(Entries taken from a collection)
------------------------------------------------

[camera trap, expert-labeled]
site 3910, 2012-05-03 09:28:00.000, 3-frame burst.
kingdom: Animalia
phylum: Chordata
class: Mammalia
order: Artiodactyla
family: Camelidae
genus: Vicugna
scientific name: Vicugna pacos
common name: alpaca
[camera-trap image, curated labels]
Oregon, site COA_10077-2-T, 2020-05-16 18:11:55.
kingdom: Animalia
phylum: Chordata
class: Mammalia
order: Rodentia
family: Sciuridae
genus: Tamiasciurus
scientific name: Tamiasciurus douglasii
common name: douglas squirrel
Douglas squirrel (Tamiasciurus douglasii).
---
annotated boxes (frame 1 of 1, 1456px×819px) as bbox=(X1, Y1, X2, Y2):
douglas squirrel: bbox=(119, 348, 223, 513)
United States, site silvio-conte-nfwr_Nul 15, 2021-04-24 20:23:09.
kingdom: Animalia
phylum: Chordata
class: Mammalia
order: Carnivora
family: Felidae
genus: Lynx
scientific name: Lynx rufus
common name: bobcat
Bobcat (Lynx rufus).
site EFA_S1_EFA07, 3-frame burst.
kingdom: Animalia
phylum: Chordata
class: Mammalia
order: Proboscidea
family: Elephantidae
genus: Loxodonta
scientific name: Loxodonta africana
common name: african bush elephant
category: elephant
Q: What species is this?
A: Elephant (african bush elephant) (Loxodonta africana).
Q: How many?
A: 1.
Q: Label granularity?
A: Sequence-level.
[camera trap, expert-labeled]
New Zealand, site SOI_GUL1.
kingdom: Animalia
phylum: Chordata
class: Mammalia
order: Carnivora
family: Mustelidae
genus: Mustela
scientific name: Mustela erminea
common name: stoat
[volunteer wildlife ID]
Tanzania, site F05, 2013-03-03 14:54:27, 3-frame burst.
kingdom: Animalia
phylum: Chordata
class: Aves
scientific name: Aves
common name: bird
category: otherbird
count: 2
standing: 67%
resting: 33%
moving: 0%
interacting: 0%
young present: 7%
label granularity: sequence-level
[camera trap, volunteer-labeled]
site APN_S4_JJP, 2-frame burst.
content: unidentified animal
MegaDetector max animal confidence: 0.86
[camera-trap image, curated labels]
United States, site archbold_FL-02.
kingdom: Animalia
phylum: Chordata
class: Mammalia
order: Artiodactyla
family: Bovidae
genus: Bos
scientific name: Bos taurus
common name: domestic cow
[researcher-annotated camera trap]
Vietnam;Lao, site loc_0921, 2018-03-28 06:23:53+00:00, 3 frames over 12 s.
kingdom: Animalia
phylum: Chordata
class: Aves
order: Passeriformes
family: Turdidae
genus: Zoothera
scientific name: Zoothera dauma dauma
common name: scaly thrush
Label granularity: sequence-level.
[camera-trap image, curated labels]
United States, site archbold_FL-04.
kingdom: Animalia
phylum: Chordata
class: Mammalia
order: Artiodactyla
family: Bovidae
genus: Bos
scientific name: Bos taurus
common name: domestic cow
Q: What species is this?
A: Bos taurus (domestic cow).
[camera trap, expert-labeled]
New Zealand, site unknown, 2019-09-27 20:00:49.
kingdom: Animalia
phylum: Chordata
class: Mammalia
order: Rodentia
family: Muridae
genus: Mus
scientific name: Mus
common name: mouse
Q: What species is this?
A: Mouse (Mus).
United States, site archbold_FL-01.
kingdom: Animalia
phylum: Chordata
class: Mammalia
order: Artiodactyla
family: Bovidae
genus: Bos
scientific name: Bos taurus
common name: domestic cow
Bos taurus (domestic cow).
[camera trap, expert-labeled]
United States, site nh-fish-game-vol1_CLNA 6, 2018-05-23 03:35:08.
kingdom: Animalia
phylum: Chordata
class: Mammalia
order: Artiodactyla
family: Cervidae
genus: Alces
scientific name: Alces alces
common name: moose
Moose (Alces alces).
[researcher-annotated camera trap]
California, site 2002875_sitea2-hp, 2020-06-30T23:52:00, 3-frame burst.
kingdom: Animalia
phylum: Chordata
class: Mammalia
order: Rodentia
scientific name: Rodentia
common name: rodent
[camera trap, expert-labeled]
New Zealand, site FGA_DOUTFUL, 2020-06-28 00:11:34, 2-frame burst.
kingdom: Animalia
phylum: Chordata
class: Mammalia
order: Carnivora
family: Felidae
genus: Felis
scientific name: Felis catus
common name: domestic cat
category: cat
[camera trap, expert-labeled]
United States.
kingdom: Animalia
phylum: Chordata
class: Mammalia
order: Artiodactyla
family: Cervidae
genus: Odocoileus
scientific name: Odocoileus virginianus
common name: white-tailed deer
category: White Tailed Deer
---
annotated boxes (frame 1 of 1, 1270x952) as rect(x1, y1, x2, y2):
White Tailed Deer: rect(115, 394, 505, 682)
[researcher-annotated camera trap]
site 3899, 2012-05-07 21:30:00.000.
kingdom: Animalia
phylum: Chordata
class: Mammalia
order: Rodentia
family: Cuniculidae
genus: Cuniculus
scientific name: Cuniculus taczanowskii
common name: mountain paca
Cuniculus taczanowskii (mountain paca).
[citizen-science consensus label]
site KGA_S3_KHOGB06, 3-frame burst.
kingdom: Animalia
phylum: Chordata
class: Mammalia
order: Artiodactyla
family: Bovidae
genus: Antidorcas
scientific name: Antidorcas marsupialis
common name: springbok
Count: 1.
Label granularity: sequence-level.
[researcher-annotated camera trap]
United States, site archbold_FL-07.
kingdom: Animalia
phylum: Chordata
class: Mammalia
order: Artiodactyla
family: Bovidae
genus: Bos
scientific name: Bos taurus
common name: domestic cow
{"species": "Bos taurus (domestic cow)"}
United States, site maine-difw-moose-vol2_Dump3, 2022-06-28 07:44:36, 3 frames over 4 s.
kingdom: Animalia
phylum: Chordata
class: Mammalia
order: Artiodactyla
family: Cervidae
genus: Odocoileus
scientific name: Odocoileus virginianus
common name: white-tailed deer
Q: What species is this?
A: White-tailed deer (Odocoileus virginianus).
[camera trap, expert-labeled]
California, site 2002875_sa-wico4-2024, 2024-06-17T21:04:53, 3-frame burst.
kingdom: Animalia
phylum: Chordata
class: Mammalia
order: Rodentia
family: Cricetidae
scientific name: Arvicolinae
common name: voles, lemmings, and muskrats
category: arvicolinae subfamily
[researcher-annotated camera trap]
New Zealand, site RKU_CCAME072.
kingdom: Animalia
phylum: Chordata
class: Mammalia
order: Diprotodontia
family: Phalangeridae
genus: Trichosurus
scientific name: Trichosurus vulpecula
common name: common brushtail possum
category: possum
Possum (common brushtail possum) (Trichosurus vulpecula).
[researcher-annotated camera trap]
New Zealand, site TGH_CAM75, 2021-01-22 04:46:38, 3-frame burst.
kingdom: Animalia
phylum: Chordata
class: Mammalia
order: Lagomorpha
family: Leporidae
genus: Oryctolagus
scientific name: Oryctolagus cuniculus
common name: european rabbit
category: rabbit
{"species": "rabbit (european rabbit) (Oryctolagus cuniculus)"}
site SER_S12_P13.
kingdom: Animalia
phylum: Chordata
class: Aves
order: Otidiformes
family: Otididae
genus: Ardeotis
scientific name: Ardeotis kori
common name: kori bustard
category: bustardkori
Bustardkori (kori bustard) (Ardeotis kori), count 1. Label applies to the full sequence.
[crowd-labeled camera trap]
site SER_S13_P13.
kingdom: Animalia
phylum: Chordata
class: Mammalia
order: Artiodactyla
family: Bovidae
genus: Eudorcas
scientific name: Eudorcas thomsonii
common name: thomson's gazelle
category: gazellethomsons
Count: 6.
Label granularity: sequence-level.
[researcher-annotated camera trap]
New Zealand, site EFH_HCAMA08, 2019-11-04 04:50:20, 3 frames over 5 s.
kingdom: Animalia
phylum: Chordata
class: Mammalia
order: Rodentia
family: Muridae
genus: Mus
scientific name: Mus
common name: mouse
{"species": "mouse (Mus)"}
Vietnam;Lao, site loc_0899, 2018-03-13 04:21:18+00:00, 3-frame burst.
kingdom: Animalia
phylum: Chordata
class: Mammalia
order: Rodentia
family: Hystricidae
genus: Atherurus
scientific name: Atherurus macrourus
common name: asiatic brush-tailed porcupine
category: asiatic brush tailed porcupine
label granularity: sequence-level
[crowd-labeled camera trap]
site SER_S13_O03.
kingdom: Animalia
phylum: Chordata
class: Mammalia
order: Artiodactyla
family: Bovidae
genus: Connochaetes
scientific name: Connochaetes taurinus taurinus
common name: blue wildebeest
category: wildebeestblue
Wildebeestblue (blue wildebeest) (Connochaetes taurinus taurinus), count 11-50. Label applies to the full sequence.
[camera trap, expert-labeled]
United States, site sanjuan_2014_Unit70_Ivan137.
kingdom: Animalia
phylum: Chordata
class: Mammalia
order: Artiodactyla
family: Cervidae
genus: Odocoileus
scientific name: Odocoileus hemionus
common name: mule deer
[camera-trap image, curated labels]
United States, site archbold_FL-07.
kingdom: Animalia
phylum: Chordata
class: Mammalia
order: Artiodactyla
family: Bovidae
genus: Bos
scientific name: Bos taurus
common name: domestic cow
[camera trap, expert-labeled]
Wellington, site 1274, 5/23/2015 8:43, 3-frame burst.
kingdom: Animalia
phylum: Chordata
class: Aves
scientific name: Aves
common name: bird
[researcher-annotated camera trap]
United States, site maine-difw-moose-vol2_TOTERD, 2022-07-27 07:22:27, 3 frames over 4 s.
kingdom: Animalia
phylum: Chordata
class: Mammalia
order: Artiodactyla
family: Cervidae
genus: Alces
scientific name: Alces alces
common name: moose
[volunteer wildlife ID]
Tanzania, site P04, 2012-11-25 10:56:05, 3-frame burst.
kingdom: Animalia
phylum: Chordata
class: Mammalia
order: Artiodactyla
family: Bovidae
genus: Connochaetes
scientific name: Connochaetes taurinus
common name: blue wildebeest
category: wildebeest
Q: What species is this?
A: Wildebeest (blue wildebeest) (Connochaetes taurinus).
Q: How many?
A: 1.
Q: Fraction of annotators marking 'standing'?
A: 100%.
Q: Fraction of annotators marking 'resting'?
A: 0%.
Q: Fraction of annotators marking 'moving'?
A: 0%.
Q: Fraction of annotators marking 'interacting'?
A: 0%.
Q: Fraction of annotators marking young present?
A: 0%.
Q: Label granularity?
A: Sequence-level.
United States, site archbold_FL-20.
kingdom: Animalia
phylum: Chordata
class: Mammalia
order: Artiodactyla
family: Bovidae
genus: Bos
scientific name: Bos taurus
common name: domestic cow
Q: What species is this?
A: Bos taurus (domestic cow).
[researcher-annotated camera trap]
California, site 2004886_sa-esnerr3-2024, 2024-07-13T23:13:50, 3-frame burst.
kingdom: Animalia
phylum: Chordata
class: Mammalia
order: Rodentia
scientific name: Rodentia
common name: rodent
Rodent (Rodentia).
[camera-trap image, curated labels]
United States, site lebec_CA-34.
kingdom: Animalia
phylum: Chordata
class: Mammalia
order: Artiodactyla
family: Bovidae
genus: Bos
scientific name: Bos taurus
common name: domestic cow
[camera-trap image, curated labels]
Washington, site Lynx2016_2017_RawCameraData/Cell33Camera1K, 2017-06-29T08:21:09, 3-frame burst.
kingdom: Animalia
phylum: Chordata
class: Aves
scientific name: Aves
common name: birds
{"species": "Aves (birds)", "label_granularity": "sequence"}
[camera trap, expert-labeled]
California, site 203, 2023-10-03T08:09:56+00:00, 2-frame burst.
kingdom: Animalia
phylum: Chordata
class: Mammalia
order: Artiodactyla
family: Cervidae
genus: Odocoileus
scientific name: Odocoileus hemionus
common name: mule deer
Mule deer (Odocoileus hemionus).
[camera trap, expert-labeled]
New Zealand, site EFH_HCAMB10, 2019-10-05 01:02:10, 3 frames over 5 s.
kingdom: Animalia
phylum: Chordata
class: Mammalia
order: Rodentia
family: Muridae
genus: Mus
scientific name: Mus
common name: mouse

------------------------------------------------

* **Task objective**: Each line in the entries above, starting at the line with "scientific name: Arvicolinae" and ending at the line with "genus: Trichosurus", is to be printed exactly, and only those lines.

* **Output of the task**:
scientific name: Arvicolinae
common name: voles, lemmings, and muskrats
category: arvicolinae subfamily
[researcher-annotated camera trap]
New Zealand, site RKU_CCAME072.
kingdom: Animalia
phylum: Chordata
class: Mammalia
order: Diprotodontia
family: Phalangeridae
genus: Trichosurus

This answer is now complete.